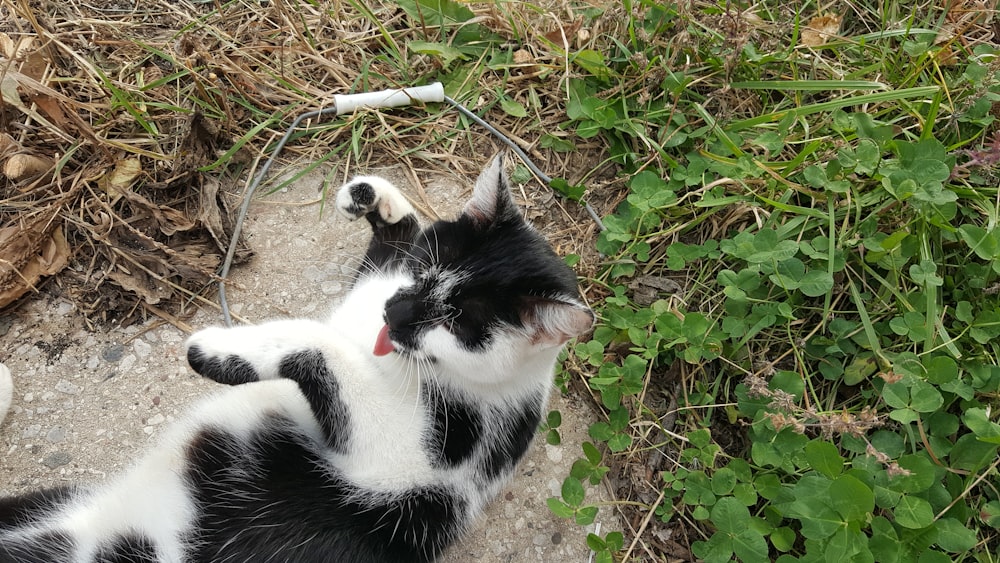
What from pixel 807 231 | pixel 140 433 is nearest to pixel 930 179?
pixel 807 231

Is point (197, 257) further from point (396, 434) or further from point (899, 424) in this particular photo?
point (899, 424)

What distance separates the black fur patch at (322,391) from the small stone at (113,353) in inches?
31.7

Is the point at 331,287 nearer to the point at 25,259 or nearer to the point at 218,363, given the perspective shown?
the point at 218,363

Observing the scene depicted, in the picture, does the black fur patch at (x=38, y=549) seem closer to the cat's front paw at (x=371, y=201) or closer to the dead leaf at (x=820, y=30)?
the cat's front paw at (x=371, y=201)

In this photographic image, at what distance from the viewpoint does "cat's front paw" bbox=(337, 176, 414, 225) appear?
6.44 ft

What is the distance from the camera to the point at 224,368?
1587mm

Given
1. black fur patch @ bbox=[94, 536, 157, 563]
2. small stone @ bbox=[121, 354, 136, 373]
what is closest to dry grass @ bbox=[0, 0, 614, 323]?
small stone @ bbox=[121, 354, 136, 373]

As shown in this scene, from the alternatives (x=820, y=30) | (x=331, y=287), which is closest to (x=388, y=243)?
(x=331, y=287)

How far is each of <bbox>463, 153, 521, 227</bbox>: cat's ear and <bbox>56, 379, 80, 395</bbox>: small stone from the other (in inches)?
56.0

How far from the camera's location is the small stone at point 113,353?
6.54 feet

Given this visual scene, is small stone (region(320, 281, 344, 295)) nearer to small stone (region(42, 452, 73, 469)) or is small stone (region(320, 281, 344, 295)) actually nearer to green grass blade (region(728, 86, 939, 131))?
small stone (region(42, 452, 73, 469))

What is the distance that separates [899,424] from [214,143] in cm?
247

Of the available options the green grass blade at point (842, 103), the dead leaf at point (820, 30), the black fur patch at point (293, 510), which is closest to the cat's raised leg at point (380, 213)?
the black fur patch at point (293, 510)

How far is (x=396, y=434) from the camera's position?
155cm
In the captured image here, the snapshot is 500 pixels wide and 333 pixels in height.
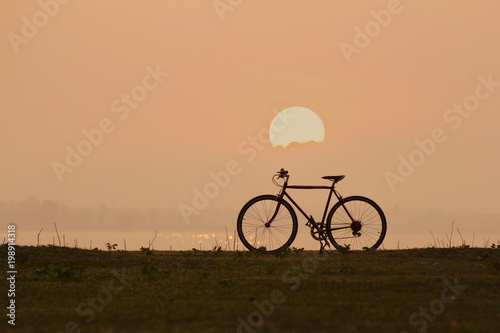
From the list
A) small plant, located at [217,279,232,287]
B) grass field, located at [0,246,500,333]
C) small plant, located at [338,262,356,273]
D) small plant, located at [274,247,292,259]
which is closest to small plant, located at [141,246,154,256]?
grass field, located at [0,246,500,333]

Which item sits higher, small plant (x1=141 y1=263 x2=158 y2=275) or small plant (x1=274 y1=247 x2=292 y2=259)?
small plant (x1=274 y1=247 x2=292 y2=259)

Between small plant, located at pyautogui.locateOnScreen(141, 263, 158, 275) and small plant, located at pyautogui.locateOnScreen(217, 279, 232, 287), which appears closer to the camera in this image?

**Stated exercise**. Swap "dead leaf" for "fallen leaf" throughout all the entries above and write them out again with everything else left as it is. Omit the pictures.

**Result of this task**.
What from pixel 807 231 | pixel 140 433 is nearest to pixel 930 179?
pixel 807 231

Is point (197, 257) further from point (396, 434) or further from point (899, 424) in this particular photo?
point (899, 424)

What distance separates the black fur patch at (322,391) from the small stone at (113,353) in inches?
31.7

Is the point at 331,287 nearer to the point at 25,259 or nearer to the point at 218,363, given the perspective shown?
the point at 218,363

Observing the scene depicted, in the picture, does the black fur patch at (x=38, y=549) seem closer to the cat's front paw at (x=371, y=201) or closer to the fallen leaf at (x=820, y=30)?
the cat's front paw at (x=371, y=201)

In this photographic image, at what distance from the viewpoint does "cat's front paw" bbox=(337, 176, 414, 225) appear?
6.44 ft

What is the distance from the camera to the point at 224,368?
1587mm

Given
1. black fur patch @ bbox=[94, 536, 157, 563]
2. small stone @ bbox=[121, 354, 136, 373]
what is closest to dry grass @ bbox=[0, 0, 614, 323]?
small stone @ bbox=[121, 354, 136, 373]

As shown in this scene, from the alternatives (x=820, y=30) | (x=331, y=287), which is closest to (x=388, y=243)?
(x=331, y=287)

How far is each of <bbox>463, 153, 521, 227</bbox>: cat's ear and <bbox>56, 379, 80, 395</bbox>: small stone from the other (in inches)?
56.0

How far from the camera's location is the small stone at point 113,353?
6.54 feet

Given this visual scene, is small stone (region(320, 281, 344, 295)) nearer to small stone (region(42, 452, 73, 469)) or is small stone (region(320, 281, 344, 295)) actually nearer to green grass blade (region(728, 86, 939, 131))?
small stone (region(42, 452, 73, 469))

What is the distance that separates [899,424] from [214,143] in cm?
247

Of the available options the green grass blade at point (842, 103), the fallen leaf at point (820, 30), the black fur patch at point (293, 510), which is closest to the cat's raised leg at point (380, 213)?
the black fur patch at point (293, 510)

How far is (x=396, y=434) from the camera's position?
155cm
In the captured image here, the snapshot is 500 pixels wide and 333 pixels in height.
From the list
A) small plant, located at [217,279,232,287]
B) grass field, located at [0,246,500,333]
C) small plant, located at [338,262,356,273]
D) small plant, located at [274,247,292,259]
which is closest to small plant, located at [141,246,154,256]?
grass field, located at [0,246,500,333]

Which item sits higher, small plant (x1=141 y1=263 x2=158 y2=275) or small plant (x1=274 y1=247 x2=292 y2=259)?
small plant (x1=274 y1=247 x2=292 y2=259)

Between small plant, located at pyautogui.locateOnScreen(141, 263, 158, 275) and small plant, located at pyautogui.locateOnScreen(217, 279, 232, 287), which appears closer to the camera in this image?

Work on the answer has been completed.